È nella cesura, colmata attraverso le parole, fra realtà e immaginazione che operano i versi di Charles Simic.
Un compasso che fende l’aria, dove il punto fermo è un oggetto quotidiano o un breve frammento di contingenza: eppure il cerchio appena tracciato sfuma agilmente i suoi confini nel sogno, così come le immagini, solo in apparenza piane e accessibili.

Il libro
Una coppia di anziani intenti a strappare erbacce («Vivere nell’assoluta ignoranza/ di ciò che succede al mondo/ è il segreto gelosamente serbato/della loro felicità sempiterna»), uno stormo che gracchia al tramonto e connota prosasticamente quel breve equilibrio di luce, o una recinzione in ferro battuto con pesanti spuntoni maligni, su cui saltella con allegra noncuranza un uccellino.
Sappiamo distinguerle a colpo d’occhio, quasi le avessimo già assimilate anche solo fra i ricordi.
Eppure, quelle figure mostrano apertamente una natura tutt’altro che docile, che ci sfida a osservare ancora: un invito offerto spesso con ironia generosa e saggia.
Tutt’altro che vitalisticamente neutra, però: la sovversione dell’ordine quotidiano può provocare anche uno sgomento muto, che ci porta a immaginare quanto l’autore suggerisce attraverso il recupero della memoria più cupa.
Come per esempio accade nella poesia “Tra chi viene a visitarmi a notte fonda“: «C’è anche una mucca/ i cui occhi i soldati/ hanno cavato con un pugnale/per poi accenderle paglia sotto la coda/ in modo che corresse cieca/su un campo minato/ e da lì in poi nella mia testa/di tanto in tanto».
La poetica di Simic è un dipinto di scatole cinesi che suggerisce al lettore uno sguardo nuovo su quanto crede di conoscere, perché non ha saputo osservare con sufficiente cura.
Qui si trova l’energia propulsiva e universale dei suoi versi, oggetto di lode da parte di innumerevoli critici, più sperimentali o legati a una prospettiva conservatrice.

L’autore
Charles Simic è nato nel 1938 a Belgrado, in Serbia.
Per sfuggire agli orrori della Seconda Guerra Mondiale la sua famiglia è costretta a cambiare spesso paese in cui trovare rifugio.
Solo a sedici anni Simic è in grado di raggiungere il padre negli Stati Uniti, dove era emigrato.
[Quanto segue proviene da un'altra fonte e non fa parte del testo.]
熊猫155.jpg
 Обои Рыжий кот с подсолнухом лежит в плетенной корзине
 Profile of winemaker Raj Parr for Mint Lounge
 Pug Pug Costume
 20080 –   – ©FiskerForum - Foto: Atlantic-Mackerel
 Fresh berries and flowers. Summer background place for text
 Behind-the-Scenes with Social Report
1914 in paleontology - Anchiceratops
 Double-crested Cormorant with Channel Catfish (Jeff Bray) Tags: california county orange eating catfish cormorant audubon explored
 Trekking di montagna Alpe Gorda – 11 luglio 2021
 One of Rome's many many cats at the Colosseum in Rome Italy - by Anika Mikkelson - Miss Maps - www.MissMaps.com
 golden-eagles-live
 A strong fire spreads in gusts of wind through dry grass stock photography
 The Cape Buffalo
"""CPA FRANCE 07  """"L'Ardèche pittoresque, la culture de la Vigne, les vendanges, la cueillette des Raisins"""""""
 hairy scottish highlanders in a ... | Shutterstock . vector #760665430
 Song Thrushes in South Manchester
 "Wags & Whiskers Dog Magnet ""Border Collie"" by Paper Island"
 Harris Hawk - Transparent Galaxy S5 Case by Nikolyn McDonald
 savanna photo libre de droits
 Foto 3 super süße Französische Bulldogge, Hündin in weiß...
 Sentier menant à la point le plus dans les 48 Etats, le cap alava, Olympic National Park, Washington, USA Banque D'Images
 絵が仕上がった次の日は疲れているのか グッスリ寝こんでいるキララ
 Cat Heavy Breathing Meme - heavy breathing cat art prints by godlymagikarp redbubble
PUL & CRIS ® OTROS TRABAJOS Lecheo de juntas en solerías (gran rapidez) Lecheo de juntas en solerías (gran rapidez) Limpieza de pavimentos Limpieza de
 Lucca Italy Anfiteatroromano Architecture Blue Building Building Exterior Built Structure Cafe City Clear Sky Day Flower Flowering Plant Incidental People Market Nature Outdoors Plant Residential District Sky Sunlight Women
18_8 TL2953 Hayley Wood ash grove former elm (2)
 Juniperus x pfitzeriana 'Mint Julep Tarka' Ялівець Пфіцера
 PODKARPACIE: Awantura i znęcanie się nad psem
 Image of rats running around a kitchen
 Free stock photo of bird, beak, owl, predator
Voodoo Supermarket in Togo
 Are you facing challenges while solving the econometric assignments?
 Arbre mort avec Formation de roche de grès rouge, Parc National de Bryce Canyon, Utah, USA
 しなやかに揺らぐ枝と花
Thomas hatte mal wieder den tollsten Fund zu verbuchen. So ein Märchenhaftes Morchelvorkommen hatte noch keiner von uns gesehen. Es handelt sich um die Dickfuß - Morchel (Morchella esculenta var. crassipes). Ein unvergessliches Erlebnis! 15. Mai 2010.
Dopo il trasferimento a Chicago, l’autore comincia a frequentare le scuole superiori e ad avvicinarsi alla poesia.
La sua prima silloge (“What the Grass Says“, 1967) raccoglie ben presto il favore della critica.
Autore di 25 opere di poesia e traduzioni, ha vinto numerosi premi, fra cui il Premio Pulitzer per la poesia (1990), il Wallace Stevens Award, conferito dall’Academy of American Poetry (2007) e il Griffin International Poetry Prize (2005).
Collabora spesso con la rivista New York Review of Books, per cui scrive saggi di filosofia, arte e musica jazz.
È professore emerito alla University of New Hampshire, dove ha cominciato a insegnare nel 1973.